By comparing Top1 genes from CPT-producing and non-producing plants, the team found three mutations in the toxin producers that cause amino acid changes in the resulting enzyme and make it immune to the drug’s poisonous attack. Remarkably, one of the amino acid substitutions found by Saito and his colleagues in plants is identical to one that has been found previously in CPT-resistant human cancer cells.

The team’s genetic comparisons, reported recently in the Proceedings of the National Academy of Sciences1, suggest that CPT resistance in the source plant has developed gradually in parallel with the ability to produce the drug. Consequently, the team proposes that low-level CPT production may have triggered the resistance-giving mutation to occur in Top1. The importance of this suggestion is exemplified by the observation that continuous exposure of human cancer cells to CPT results in a Top1 mutation conferring CPT resistance.

The team’s findings will help to uncover similar self-resistance mechanisms in other plants and for different toxins.
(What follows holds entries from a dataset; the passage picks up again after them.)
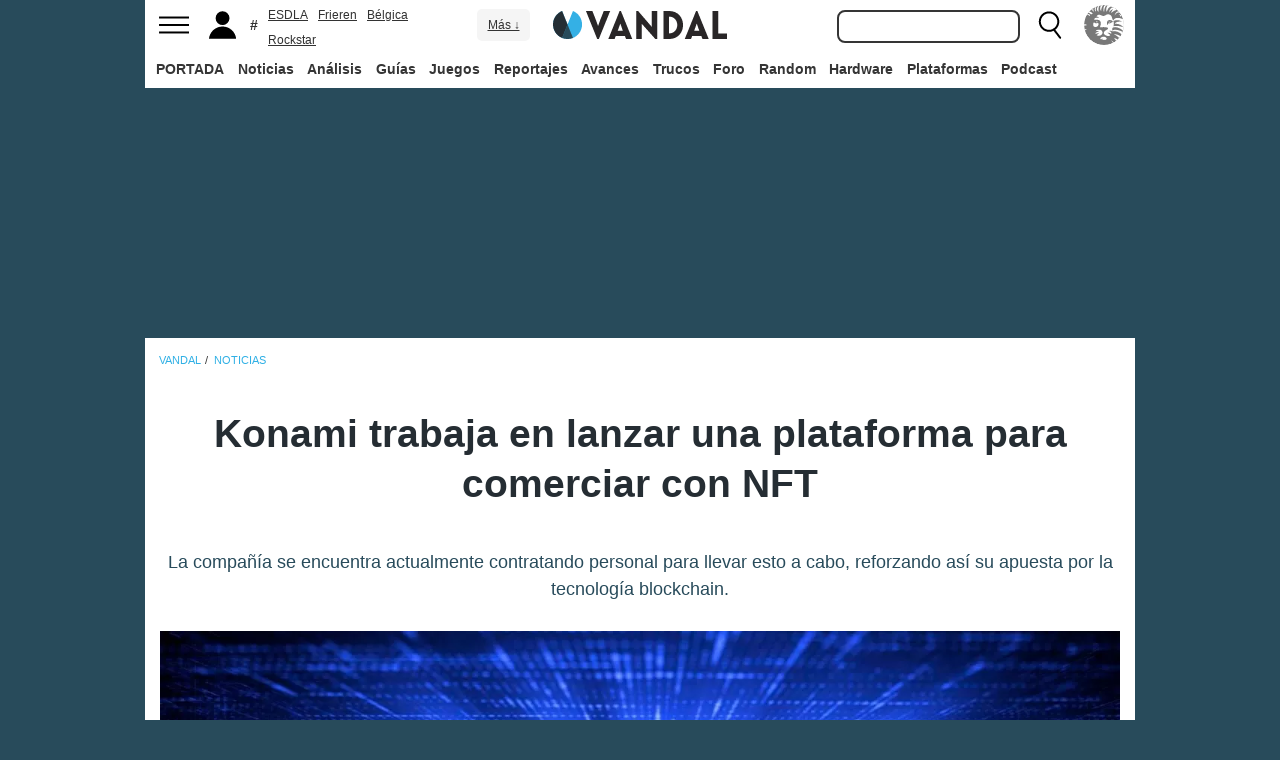

--- FILE ---
content_type: text/html; charset=utf-8
request_url: https://reurl.cc/vWl0rL
body_size: 809
content:
<!DOCTYPE html>
<html lang="zh-Hant">
<head>
  
  <title>Konami trabaja en lanzar una plataforma para comerciar con NFT</title>
  <meta property="og:title" content="Konami trabaja en lanzar una plataforma para comerciar con NFT">
  

  
  <meta property="og:image" content="https://media.vandal.net/i/ivandal/1200x630/10-2022/20221013133782_1.jpg">
  

  
  <meta property="og:description" content="La compañía se encuentra actualmente contratando personal para llevar esto a cabo, reforzando así su...">
  

  
  <link rel="shortcut icon" type="image/x-icon" href="https://www.vandalimg.com/favicon-32x32.png">
  

  
  <script async src="https://www.googletagmanager.com/gtag/js?id=G-N394QBRGC0"></script>
  <script>
    window.dataLayer = window.dataLayer || [];
    function gtag(){dataLayer.push(arguments);}
    gtag('js', new Date());

    gtag('config', 'G-N394QBRGC0');
  </script>

  <meta name="robots" content="noindex,nosnippet">
  <script src="/asset/javascripts/common/pixel.js"></script>
  <script src="/asset/javascripts/redirect/tagtoo.js"></script>
  <script src="/asset/javascripts/redirect/redirect.js?v=4"></script>

  <noscript>
    <img height="1" width="1" style="display:none" src="https://www.facebook.com/tr?id=1675200226052423&ev=PageView&noscript=1">
  </noscript>
</head>
<body>
  <input type="hidden" id="target" name="target" value="https://vandal.elespanol.com/noticia/1350757267/konami-trabaja-en-lanzar-una-plataforma-para-comerciar-con-nft/">
</body>
</html>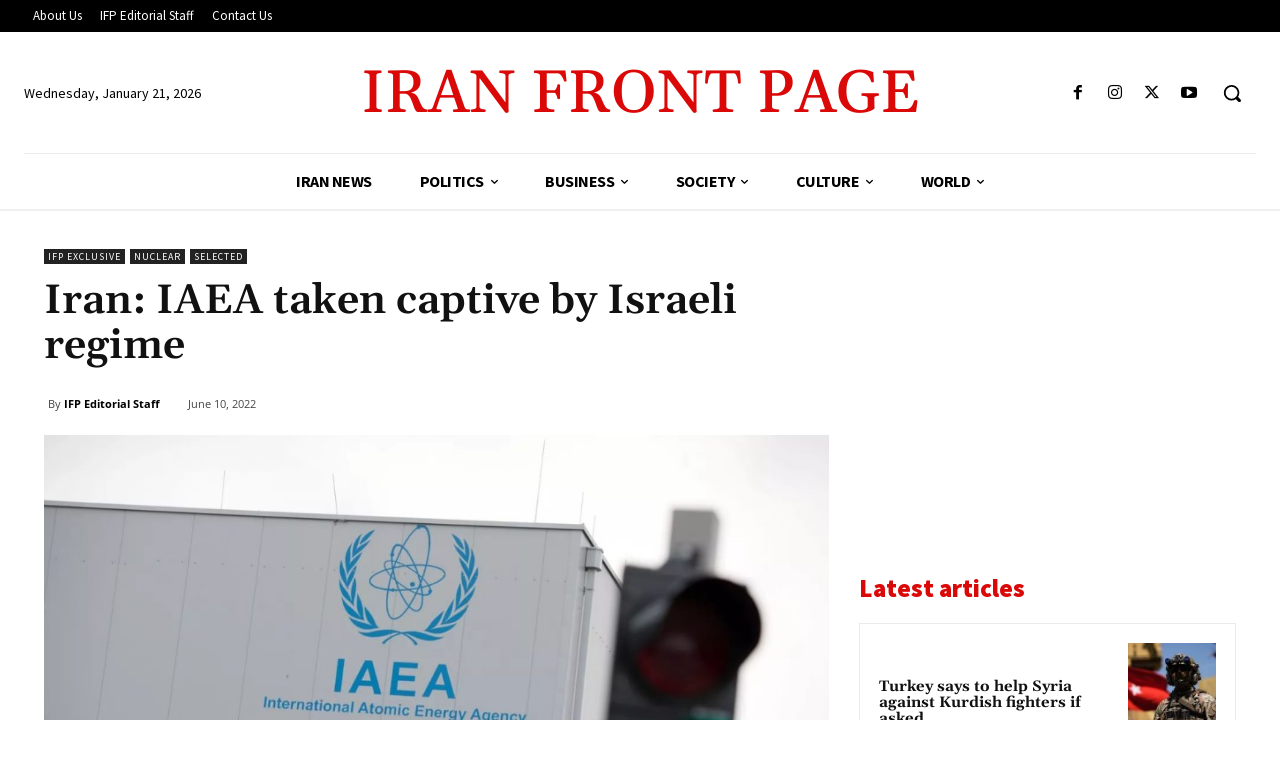

--- FILE ---
content_type: text/html; charset=utf-8
request_url: https://www.google.com/recaptcha/api2/aframe
body_size: 269
content:
<!DOCTYPE HTML><html><head><meta http-equiv="content-type" content="text/html; charset=UTF-8"></head><body><script nonce="Qhm7bPPkmDOBMpCy_BWDzQ">/** Anti-fraud and anti-abuse applications only. See google.com/recaptcha */ try{var clients={'sodar':'https://pagead2.googlesyndication.com/pagead/sodar?'};window.addEventListener("message",function(a){try{if(a.source===window.parent){var b=JSON.parse(a.data);var c=clients[b['id']];if(c){var d=document.createElement('img');d.src=c+b['params']+'&rc='+(localStorage.getItem("rc::a")?sessionStorage.getItem("rc::b"):"");window.document.body.appendChild(d);sessionStorage.setItem("rc::e",parseInt(sessionStorage.getItem("rc::e")||0)+1);localStorage.setItem("rc::h",'1769018383233');}}}catch(b){}});window.parent.postMessage("_grecaptcha_ready", "*");}catch(b){}</script></body></html>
Furthermore, understanding the molecular interaction between cancer drugs and their target molecules will facilitate the design of drug therapies that prevent resistance in their human targets. Saito’s team intends to explore CPT biosynthesis with a view to the feasible production of anticancer compounds. They also “look forward to establishing the evolutionary genomic basis of chemical diversity in plants through the study of plant toxins,” says Saito.